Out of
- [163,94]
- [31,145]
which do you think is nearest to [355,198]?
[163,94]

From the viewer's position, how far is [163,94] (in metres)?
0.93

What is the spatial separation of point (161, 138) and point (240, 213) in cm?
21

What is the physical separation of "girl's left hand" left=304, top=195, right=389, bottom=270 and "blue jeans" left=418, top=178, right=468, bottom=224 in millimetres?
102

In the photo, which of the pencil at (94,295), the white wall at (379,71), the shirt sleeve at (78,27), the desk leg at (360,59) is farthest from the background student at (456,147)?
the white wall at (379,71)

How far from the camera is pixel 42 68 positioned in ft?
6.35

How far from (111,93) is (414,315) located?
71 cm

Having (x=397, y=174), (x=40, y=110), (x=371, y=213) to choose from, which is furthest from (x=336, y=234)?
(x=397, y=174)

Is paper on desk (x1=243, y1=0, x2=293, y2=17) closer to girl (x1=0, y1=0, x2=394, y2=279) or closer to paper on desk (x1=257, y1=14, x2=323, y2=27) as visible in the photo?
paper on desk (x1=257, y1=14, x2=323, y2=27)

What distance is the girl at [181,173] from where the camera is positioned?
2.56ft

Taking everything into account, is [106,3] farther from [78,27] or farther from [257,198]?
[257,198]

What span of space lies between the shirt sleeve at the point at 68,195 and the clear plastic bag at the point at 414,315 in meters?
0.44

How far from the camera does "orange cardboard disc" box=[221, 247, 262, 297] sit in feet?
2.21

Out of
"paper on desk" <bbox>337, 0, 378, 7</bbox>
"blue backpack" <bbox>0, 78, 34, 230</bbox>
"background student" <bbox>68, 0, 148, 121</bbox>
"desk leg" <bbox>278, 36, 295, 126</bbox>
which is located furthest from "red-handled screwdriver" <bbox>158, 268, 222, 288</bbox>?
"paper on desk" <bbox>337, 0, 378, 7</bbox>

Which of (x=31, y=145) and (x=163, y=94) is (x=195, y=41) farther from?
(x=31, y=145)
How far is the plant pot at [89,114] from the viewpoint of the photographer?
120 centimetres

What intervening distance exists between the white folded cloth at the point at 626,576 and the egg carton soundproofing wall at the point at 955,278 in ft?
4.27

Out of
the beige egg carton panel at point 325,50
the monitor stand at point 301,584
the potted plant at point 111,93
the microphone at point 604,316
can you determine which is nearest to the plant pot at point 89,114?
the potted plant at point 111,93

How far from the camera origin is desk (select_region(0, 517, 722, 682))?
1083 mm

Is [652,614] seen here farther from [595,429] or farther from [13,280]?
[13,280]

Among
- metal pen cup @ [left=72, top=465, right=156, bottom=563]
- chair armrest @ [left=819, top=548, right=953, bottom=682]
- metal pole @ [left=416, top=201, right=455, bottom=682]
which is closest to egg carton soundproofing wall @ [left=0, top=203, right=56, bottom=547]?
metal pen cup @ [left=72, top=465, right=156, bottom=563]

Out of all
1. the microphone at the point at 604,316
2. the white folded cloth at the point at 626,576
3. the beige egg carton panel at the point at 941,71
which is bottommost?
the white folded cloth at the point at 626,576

**Job:** Copy out the whole listing exactly.

**Full answer:**
Out of
- [163,94]
- [31,145]
which do you think is nearest to [355,198]?
[163,94]

From the viewer's position, how far is [163,94] (in metres)?
0.93

What is the spatial separation of point (161, 138) and point (240, 213) in cm?
21

What is the physical separation of "girl's left hand" left=304, top=195, right=389, bottom=270 and "blue jeans" left=418, top=178, right=468, bottom=224 in millimetres?
102

In the photo, which of the pencil at (94,295), the white wall at (379,71), the shirt sleeve at (78,27), the desk leg at (360,59) is farthest from the background student at (456,147)?
the white wall at (379,71)

How far from the camera is pixel 42 68 positioned in ft?
6.35

How far from (111,93) is (414,315) located?
71 cm

Having (x=397, y=174), (x=40, y=110), (x=371, y=213) to choose from, which is furthest from (x=336, y=234)?
(x=397, y=174)

Is paper on desk (x1=243, y1=0, x2=293, y2=17) closer to girl (x1=0, y1=0, x2=394, y2=279) or closer to paper on desk (x1=257, y1=14, x2=323, y2=27) as visible in the photo?
paper on desk (x1=257, y1=14, x2=323, y2=27)

What distance is the girl at [181,173] from where the camera is positioned?
2.56ft

Taking everything into account, is [106,3] farther from [78,27] or farther from [257,198]?
[257,198]

What span of space lies between the shirt sleeve at the point at 68,195 and the clear plastic bag at the point at 414,315 in meters?
0.44

How far from the camera does "orange cardboard disc" box=[221, 247, 262, 297] sit in feet?
2.21

Out of
"paper on desk" <bbox>337, 0, 378, 7</bbox>
"blue backpack" <bbox>0, 78, 34, 230</bbox>
"background student" <bbox>68, 0, 148, 121</bbox>
"desk leg" <bbox>278, 36, 295, 126</bbox>
which is located furthest from "red-handled screwdriver" <bbox>158, 268, 222, 288</bbox>?
"paper on desk" <bbox>337, 0, 378, 7</bbox>

Which of (x=31, y=145) and (x=163, y=94) is (x=195, y=41) farther from?
(x=31, y=145)
How far is the plant pot at [89,114] from the viewpoint of the photographer?
120 centimetres

What intervening distance exists between the white folded cloth at the point at 626,576 and the egg carton soundproofing wall at the point at 955,278 in ft?
4.27

Out of
the beige egg carton panel at point 325,50
the monitor stand at point 301,584
the potted plant at point 111,93
the microphone at point 604,316
can you determine which is nearest to the plant pot at point 89,114?
the potted plant at point 111,93

How far from the camera origin is desk (select_region(0, 517, 722, 682))?
1083 mm

Is [652,614] seen here farther from [595,429] or farther from [13,280]?
[13,280]

Among
- metal pen cup @ [left=72, top=465, right=156, bottom=563]
- chair armrest @ [left=819, top=548, right=953, bottom=682]
- metal pole @ [left=416, top=201, right=455, bottom=682]
which is closest to egg carton soundproofing wall @ [left=0, top=203, right=56, bottom=547]?
metal pen cup @ [left=72, top=465, right=156, bottom=563]

Out of all
1. the microphone at the point at 604,316
2. the white folded cloth at the point at 626,576
3. the beige egg carton panel at the point at 941,71
which is bottommost?
the white folded cloth at the point at 626,576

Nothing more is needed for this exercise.